DIRECTIONS FOR THIS TASK:
Word for word, restate the entries below, but exclude the images.

AVAILABLE DATA:
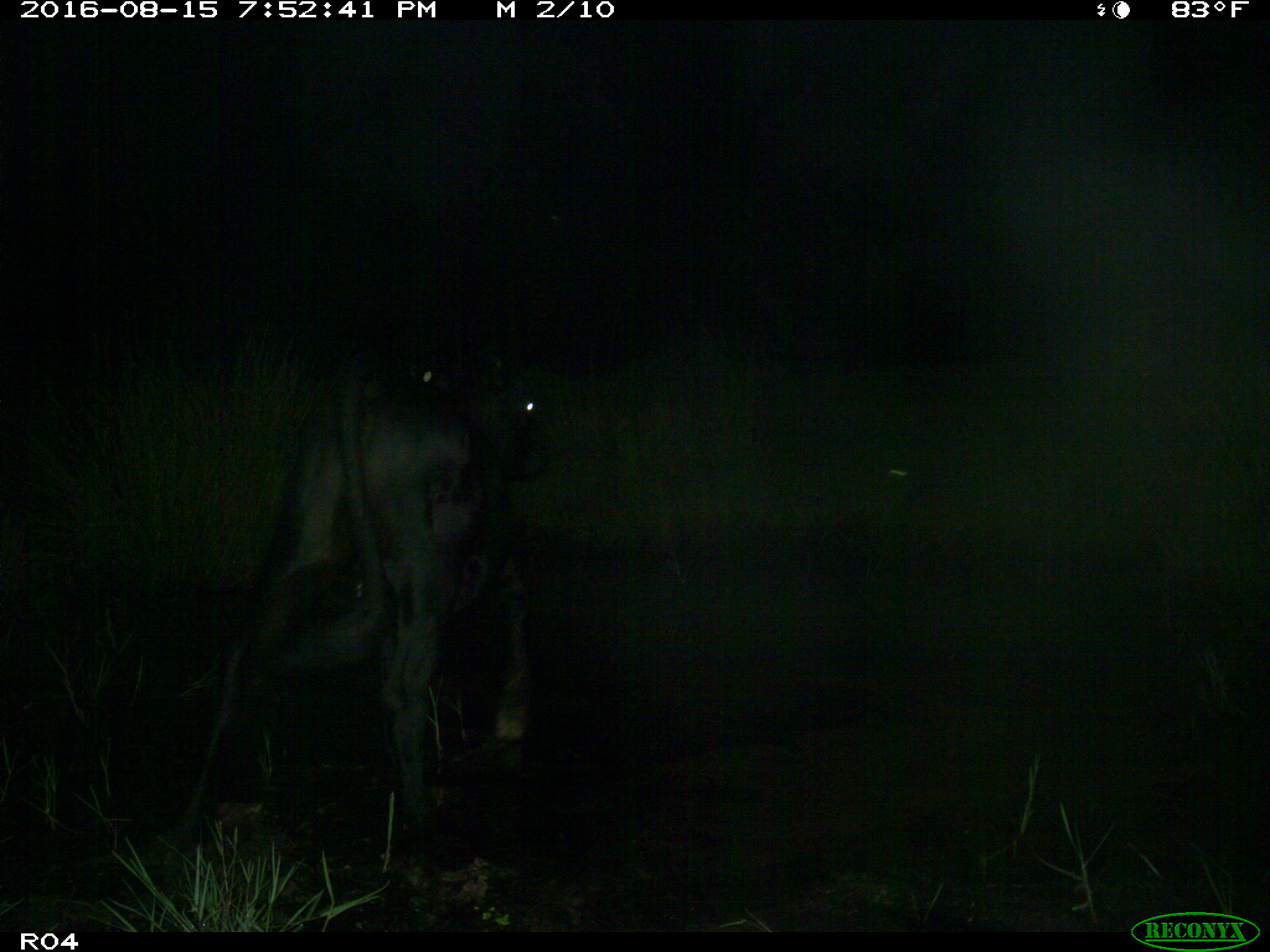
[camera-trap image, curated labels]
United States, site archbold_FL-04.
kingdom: Animalia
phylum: Chordata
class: Mammalia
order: Artiodactyla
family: Bovidae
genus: Bos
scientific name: Bos taurus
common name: domestic cow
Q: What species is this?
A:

RESPONSE AREA:
[camera-trap image, curated labels]
United States, site archbold_FL-04.
kingdom: Animalia
phylum: Chordata
class: Mammalia
order: Artiodactyla
family: Bovidae
genus: Bos
scientific name: Bos taurus
common name: domestic cow
Q: What species is this?
A:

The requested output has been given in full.